[PATCH] PM: sleep: core: Fix sync issues between work_in_progress and must_resume

Xuewen Yan posted 1 patch 4 days, 7 hours ago
drivers/base/power/main.c | 5 ++++-
1 file changed, 4 insertions(+), 1 deletion(-)
[PATCH] PM: sleep: core: Fix sync issues between work_in_progress and must_resume
Posted by Xuewen Yan 4 days, 7 hours ago
There is a synchronization issue when suspend async:

     suspend-task:                           async-child-kworker
dpm_noirq_suspend_devices
 mutex_lock(dpm_list_mtx)                   async_suspend_noirq
 list_for_each(dpm_late_early_list)         device_suspend_noirq
  dpm_clear_async_state(parent);             dpm_run_callback()
   reinit_completion()                       dpm_superior_set_must_resume(dev)
   parent->power.work_in_progress = false;     dev->parent->power.must_resume = true;

Because the power.work_in_progress and power.must_resume use the
same byte:
struct dev_pm_info {
   ....
  [56] struct completion completion;
  [104] struct wakeup_source *wakeup;
  [112] bool wakeup_path : 1;
  [112] bool syscore : 1;
  [112] bool no_pm_callbacks : 1;
  [112] bool work_in_progress : 1;
  [112] bool smart_suspend : 1;
  [112] bool must_resume : 1;
  [112] bool may_skip_resume : 1;
  [112] bool strict_midlayer : 1;
  ...
}

So, if suspend-task and child-kworker modify these two variables
simultaneously, it will cause mutual overwriting issues.
More severely, this may result in the work_in_progress variable
not being set to false, preventing the __dpm_async() function from
queuing work to execute the parent’s suspend function.
Consequently, the completion event will never be finalized,
ultimately causing the suspend process to be blocked.

To resolve the aforementioned issue, the must_resume variable
should be protected using dpm_list_mtx.

Fixes: aa7a9275ab81 ("PM: sleep: Suspend async parents after suspending children")
Fixes: 443046d1ad66 ("PM: sleep: Make suspend of devices more asynchronous")
Signed-off-by: Xuewen Yan <xuewen.yan@unisoc.com>
---
 drivers/base/power/main.c | 5 ++++-
 1 file changed, 4 insertions(+), 1 deletion(-)

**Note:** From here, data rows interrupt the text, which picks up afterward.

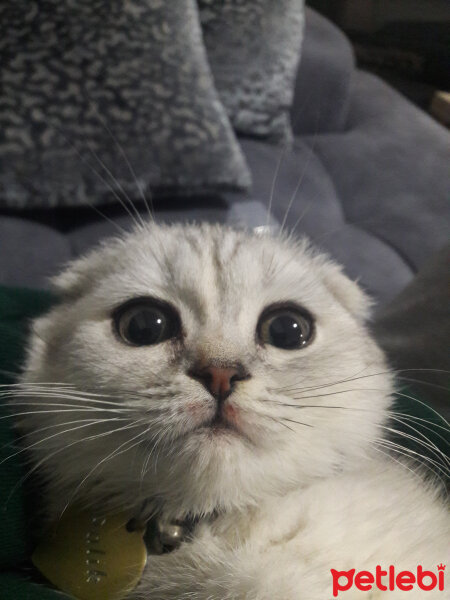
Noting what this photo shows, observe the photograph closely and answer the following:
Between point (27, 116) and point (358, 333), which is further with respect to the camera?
point (27, 116)

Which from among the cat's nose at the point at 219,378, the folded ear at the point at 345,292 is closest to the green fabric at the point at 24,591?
the cat's nose at the point at 219,378

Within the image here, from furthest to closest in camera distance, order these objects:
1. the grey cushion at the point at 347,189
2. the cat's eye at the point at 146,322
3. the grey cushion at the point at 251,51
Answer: the grey cushion at the point at 251,51, the grey cushion at the point at 347,189, the cat's eye at the point at 146,322

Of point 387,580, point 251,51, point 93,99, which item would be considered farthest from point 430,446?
point 251,51

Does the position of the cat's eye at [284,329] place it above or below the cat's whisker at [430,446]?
above

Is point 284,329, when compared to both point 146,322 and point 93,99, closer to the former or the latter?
point 146,322

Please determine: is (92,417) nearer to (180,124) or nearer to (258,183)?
(180,124)

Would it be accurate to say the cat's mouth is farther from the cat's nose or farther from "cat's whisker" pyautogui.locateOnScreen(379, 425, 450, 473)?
"cat's whisker" pyautogui.locateOnScreen(379, 425, 450, 473)

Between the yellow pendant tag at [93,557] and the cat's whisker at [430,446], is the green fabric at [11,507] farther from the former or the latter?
the cat's whisker at [430,446]

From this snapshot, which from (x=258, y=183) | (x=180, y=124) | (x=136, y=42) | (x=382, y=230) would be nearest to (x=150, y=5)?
(x=136, y=42)
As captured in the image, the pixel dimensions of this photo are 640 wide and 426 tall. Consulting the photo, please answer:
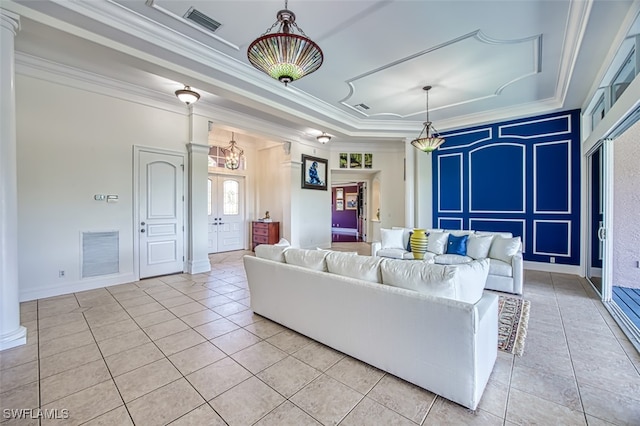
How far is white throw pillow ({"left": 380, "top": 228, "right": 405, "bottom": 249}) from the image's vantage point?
5.54 meters

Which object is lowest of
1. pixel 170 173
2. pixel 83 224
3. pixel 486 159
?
pixel 83 224

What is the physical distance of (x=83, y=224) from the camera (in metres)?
4.25

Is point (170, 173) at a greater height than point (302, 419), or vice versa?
point (170, 173)

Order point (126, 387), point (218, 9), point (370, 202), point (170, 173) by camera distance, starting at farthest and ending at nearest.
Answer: point (370, 202), point (170, 173), point (218, 9), point (126, 387)

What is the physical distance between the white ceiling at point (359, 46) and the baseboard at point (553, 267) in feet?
9.92

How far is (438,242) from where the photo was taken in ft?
16.3

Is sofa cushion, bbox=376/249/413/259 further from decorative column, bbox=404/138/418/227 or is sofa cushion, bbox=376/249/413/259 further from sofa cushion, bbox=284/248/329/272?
sofa cushion, bbox=284/248/329/272

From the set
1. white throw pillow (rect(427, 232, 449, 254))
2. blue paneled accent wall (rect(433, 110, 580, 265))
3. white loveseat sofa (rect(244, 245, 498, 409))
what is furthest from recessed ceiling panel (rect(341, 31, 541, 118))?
white loveseat sofa (rect(244, 245, 498, 409))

diff --git a/drivers/base/power/main.c b/drivers/base/power/main.c
index 97a8b4fcf471..7ab42e065074 100644
--- a/drivers/base/power/main.c
+++ b/drivers/base/power/main.c
@@ -1407,8 +1407,11 @@ static void dpm_superior_set_must_resume(struct device *dev)
 	struct device_link *link;
 	int idx;
 
-	if (dev->parent)
+	if (dev->parent) {
+		mutex_lock(&dpm_list_mtx);
 		dev->parent->power.must_resume = true;
+		mutex_unlock(&dpm_list_mtx);
+	}
 
 	idx = device_links_read_lock();
 
-- 
2.25.1

Re: [PATCH] PM: sleep: core: Fix sync issues between work_in_progress and must_resume
Posted by Rafael J. Wysocki 3 days, 17 hours ago
On Tue, Feb 3, 2026 at 7:36 AM Xuewen Yan <xuewen.yan@unisoc.com> wrote:
>
> There is a synchronization issue when suspend async:
>
>      suspend-task:                           async-child-kworker
> dpm_noirq_suspend_devices
>  mutex_lock(dpm_list_mtx)                   async_suspend_noirq
>  list_for_each(dpm_late_early_list)         device_suspend_noirq
>   dpm_clear_async_state(parent);             dpm_run_callback()
>    reinit_completion()                       dpm_superior_set_must_resume(dev)
>    parent->power.work_in_progress = false;     dev->parent->power.must_resume = true;

Good catch!

The issue would affect suppliers too though, AFAICS.

> Because the power.work_in_progress and power.must_resume use the
> same byte:
> struct dev_pm_info {
>    ....
>   [56] struct completion completion;
>   [104] struct wakeup_source *wakeup;
>   [112] bool wakeup_path : 1;
>   [112] bool syscore : 1;
>   [112] bool no_pm_callbacks : 1;
>   [112] bool work_in_progress : 1;
>   [112] bool smart_suspend : 1;
>   [112] bool must_resume : 1;
>   [112] bool may_skip_resume : 1;
>   [112] bool strict_midlayer : 1;
>   ...
> }
>
> So, if suspend-task and child-kworker modify these two variables
> simultaneously, it will cause mutual overwriting issues.
> More severely, this may result in the work_in_progress variable
> not being set to false, preventing the __dpm_async() function from
> queuing work to execute the parent’s suspend function.
> Consequently, the completion event will never be finalized,
> ultimately causing the suspend process to be blocked.
>
> To resolve the aforementioned issue, the must_resume variable
> should be protected using dpm_list_mtx.
>
> Fixes: aa7a9275ab81 ("PM: sleep: Suspend async parents after suspending children")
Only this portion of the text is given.